In Lapis X Labyrinth, that means tearing shit up in quite beautiful backdrops. The art direction NIS employed works well. Creature designs are bright and unique, and each of the dungeon themes is varied enough that reaching a depth in the labyrinth genuinely feels like you’re entering a new world. Unfortunately, that feeling doesn’t last as the game frequently reuses areas as if only a handful of levels were made and NIS is trying desperately to pad the playtime as much as it can. The electronica soundtrack is catchy as hell, though Fever Mode music does tend to interrupt it.
While I find it to be endlessly arresting diving into dungeons, killing a bunch of creatures, and getting that loot, some undercooked aspects of Lapis X Labyrinth pull the rest of the experience down a bit. For starters, as much as I love getting loot, the randomization of the loot system sucks. At the end of each successful dungeon run, you’ll be able to unlock chests you’ve collected with keys you’ve earned. Each chest will contain either a different weapon, artifact, or piece of armor you can equip to your team. Unfortunately, there is no guarantee the chest you unlock will have decent loot and the chests are presented to players in a randomized order. That means if you grab a super rare chest, you might run out of keys before it’s an option for you to unlock it. Of course, if you do manage to open that super rare chest, it might contain a weak weapon that you’ll never use. Them’s the breaks.
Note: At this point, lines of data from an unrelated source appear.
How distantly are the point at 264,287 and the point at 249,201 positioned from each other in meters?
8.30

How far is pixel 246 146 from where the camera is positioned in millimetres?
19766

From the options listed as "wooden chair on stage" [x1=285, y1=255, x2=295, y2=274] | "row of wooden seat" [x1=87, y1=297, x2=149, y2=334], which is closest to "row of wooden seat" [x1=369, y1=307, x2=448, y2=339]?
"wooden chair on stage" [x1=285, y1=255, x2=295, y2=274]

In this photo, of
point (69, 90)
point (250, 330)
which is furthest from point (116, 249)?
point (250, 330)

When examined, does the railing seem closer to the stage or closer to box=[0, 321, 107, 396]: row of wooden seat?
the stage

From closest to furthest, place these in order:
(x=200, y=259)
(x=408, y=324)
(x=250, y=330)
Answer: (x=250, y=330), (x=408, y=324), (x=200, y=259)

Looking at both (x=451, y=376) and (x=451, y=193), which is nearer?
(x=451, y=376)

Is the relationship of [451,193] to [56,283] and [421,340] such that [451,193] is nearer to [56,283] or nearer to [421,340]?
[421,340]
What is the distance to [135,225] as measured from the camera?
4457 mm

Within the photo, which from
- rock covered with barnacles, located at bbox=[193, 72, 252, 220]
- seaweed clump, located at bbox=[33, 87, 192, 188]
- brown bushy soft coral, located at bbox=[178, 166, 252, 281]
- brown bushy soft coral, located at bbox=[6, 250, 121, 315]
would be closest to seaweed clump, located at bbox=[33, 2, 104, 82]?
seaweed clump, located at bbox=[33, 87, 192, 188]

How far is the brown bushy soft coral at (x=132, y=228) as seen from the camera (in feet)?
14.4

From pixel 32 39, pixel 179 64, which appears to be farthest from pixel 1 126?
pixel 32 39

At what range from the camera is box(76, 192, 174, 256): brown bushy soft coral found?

Loot collected can be sold or traded to improve your characters, but Lapis X Labyrinth doesn’t do nearly enough to thoroughly explain how this works. There are short descriptions, but most of the functions of the game are left for the player to just figure out for themselves. It’s not a huge deal-breaker as the title isn’t that deep, but it would have been nice if the developers put a little more effort into explaining the different systems of the game, or having a more complete resource for curious players wanting to better understand everything here.
But it’s easy to ignore those complaints when the core gameplay is this fun and flashy. I went into Lapis X Labyrinth expecting a breezy dungeon crawler and that’s exactly what NIS delivered.
[This review is based on a retail build of the game provided by the publisher.]